The Champion implantable heart monitor made by CardioMEMS might not prove as cost-effective as a non-invasive approach, at least according to Medtronic (NYSE:MDT) cardiac and vascular group president Michael Coyle.
Coyle, speaking at the 25th Annual Piper Jaffray Healthcare Conference yesterday, cited Medtronic’s negative experience with its Chronicle implantable cardiac monitor.
Back in 2007, an FDA advisory panel recommended against approval for the Chronicle device after the Compass-HF trial found no significant difference in heart failure-related events compared with optimal medical management.
"We frankly had a lot of difficulty teasing out what was the contribution of the expensive implants and the expensive pressure sensing device, versus just the attention being paid to the patient by the nursing staff that was actually reviewing that and other data," Coyle said. "That, to me, is still being discussed and we’ll see where FDA comes out on that question. But from my perspective, the idea of using non-permanent, less expensive measures in conjunction with symptom analysis with the patients, that using connectivity to do it, may provide a kind of episodic opportunity to manage these patients at a more cost-effective way than putting in a permanent implant for the patient. We’ll see where it goes."

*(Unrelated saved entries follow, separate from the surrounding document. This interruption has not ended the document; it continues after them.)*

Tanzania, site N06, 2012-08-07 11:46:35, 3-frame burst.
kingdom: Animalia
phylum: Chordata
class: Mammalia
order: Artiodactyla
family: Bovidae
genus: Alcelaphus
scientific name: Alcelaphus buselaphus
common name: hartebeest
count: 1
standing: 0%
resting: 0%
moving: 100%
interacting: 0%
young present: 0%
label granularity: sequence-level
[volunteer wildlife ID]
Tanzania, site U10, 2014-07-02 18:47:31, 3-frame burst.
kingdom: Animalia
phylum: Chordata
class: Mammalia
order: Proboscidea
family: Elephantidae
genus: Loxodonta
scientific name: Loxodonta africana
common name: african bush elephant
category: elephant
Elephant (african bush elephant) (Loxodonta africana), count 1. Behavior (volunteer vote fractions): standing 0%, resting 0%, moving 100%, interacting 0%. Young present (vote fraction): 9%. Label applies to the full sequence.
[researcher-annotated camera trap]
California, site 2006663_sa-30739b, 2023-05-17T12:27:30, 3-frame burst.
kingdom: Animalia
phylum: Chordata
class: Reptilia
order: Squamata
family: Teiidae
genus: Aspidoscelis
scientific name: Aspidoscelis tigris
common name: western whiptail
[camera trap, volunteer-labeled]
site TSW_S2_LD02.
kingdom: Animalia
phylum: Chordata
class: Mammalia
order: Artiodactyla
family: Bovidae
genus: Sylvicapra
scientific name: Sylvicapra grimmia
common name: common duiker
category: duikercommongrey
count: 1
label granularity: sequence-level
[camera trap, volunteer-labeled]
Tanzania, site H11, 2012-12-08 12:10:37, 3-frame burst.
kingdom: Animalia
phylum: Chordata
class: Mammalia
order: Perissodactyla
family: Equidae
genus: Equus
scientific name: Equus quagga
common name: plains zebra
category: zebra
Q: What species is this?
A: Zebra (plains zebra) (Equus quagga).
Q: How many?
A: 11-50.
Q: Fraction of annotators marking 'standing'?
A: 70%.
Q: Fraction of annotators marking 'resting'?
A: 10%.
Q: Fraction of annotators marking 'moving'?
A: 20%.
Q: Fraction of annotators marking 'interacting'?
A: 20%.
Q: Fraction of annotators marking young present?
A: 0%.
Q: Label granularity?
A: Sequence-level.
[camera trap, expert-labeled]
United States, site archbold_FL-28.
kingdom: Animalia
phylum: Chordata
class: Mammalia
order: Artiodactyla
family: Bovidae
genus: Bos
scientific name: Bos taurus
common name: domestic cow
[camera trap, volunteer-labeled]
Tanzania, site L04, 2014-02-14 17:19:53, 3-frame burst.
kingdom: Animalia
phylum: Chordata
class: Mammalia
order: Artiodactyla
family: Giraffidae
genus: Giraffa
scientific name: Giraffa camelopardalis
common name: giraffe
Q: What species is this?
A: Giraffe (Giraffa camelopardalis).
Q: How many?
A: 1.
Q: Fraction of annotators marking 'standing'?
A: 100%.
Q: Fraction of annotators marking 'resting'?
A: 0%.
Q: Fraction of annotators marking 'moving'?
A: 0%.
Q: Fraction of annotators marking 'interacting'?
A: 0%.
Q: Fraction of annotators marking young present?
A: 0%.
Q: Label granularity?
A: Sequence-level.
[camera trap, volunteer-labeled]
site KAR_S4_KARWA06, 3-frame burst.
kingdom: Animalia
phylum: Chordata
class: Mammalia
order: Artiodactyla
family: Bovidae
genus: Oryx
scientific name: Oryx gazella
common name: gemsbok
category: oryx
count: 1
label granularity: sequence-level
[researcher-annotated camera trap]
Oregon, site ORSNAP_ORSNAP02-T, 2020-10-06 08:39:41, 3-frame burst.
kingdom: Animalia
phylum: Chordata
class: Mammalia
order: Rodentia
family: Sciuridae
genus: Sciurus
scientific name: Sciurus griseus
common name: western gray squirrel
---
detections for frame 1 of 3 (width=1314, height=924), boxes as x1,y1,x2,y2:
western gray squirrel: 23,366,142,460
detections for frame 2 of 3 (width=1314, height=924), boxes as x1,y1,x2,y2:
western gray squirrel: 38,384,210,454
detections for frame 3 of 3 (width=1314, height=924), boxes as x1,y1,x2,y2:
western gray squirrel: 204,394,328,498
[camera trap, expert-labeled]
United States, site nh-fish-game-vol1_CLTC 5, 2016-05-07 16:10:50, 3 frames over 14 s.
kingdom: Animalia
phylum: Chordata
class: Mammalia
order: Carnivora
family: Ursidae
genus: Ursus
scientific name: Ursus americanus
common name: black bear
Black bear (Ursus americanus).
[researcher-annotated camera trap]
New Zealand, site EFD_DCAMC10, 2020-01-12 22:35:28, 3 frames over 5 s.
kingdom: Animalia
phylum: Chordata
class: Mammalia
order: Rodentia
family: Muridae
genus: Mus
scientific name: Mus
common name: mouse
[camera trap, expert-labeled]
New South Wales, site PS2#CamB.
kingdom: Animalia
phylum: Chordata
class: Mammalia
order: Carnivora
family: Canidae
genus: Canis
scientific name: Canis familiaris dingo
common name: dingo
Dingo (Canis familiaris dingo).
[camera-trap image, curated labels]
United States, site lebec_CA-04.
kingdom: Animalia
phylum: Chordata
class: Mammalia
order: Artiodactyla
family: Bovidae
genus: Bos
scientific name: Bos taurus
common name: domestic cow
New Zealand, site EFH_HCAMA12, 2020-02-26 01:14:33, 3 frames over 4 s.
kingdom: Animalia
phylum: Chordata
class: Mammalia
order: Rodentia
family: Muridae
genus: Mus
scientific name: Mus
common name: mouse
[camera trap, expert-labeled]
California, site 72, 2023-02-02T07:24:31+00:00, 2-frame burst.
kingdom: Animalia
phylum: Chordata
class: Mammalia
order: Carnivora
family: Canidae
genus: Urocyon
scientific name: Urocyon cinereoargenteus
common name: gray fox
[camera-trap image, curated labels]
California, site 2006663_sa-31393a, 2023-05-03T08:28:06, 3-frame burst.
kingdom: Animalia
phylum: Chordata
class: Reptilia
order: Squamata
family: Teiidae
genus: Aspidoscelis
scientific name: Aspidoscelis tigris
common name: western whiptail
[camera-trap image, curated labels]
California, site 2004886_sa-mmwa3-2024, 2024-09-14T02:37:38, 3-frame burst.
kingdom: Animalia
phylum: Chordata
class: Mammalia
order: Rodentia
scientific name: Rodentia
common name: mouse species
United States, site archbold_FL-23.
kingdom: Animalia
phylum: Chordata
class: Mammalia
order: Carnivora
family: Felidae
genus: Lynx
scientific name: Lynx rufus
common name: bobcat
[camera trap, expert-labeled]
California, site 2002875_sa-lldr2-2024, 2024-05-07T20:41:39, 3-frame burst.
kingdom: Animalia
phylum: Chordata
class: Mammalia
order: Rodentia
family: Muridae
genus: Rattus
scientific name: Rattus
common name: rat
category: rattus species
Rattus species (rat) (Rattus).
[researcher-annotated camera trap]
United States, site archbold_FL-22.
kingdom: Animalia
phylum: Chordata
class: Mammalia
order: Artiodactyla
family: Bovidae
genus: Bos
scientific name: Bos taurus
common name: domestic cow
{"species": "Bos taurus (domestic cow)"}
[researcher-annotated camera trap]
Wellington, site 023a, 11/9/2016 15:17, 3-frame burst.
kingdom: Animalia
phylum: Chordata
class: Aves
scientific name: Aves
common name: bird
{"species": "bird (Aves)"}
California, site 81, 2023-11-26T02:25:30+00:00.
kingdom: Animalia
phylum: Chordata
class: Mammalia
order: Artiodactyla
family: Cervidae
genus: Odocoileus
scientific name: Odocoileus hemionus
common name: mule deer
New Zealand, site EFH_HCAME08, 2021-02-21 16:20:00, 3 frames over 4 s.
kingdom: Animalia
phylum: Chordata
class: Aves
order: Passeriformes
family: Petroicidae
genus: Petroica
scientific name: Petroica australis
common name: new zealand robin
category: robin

Medtronic has already put $200 million down on that idea with its acquisition of Cardiocom last summer. Chanhassen, Minn.-based Cardiocom makes devices aimed at helping to manage chronic conditions like heart disease.
"Cardiocom is a solution that basically is an episodic solution for heart failure. We are basically saying on discharge, if the patient is provided with an iPad-like device that is a smart system that lets the patient relate their symptoms, did they take their medication, do they have shortness of breath, etc., and it is supplemented with Bluetooth-based measurements like weight scales and blood pressure cuffs," Coyle said. "These data are then provided to a call center that is manned by expert nursing staffs, but basically available to take numerous patients at 1 time and look at all those signals in these data, [and say] ‘Based on prior experience with these signals, I would say these patients were at risk for rehospitalization, they should be seeing their primary care physician before they wind up being in an emergency room entrance at a hospital.’"
Cross-town rival St. Jude Medical (NYSE:STJ), which has a 19% stake in CardioMEMS with an exclusive buyout option, is betting against Coyle and Medtronic. In October, an FDA advisory panel took a 2nd crack at the Champion device, issuing a mixed recommendation after 1st rejecting the device last year. The panel voted against its effectiveness due to confounding factors in the study backing the device’s pre-market approval application, but said it’s safe and that its benefits outweigh its risks.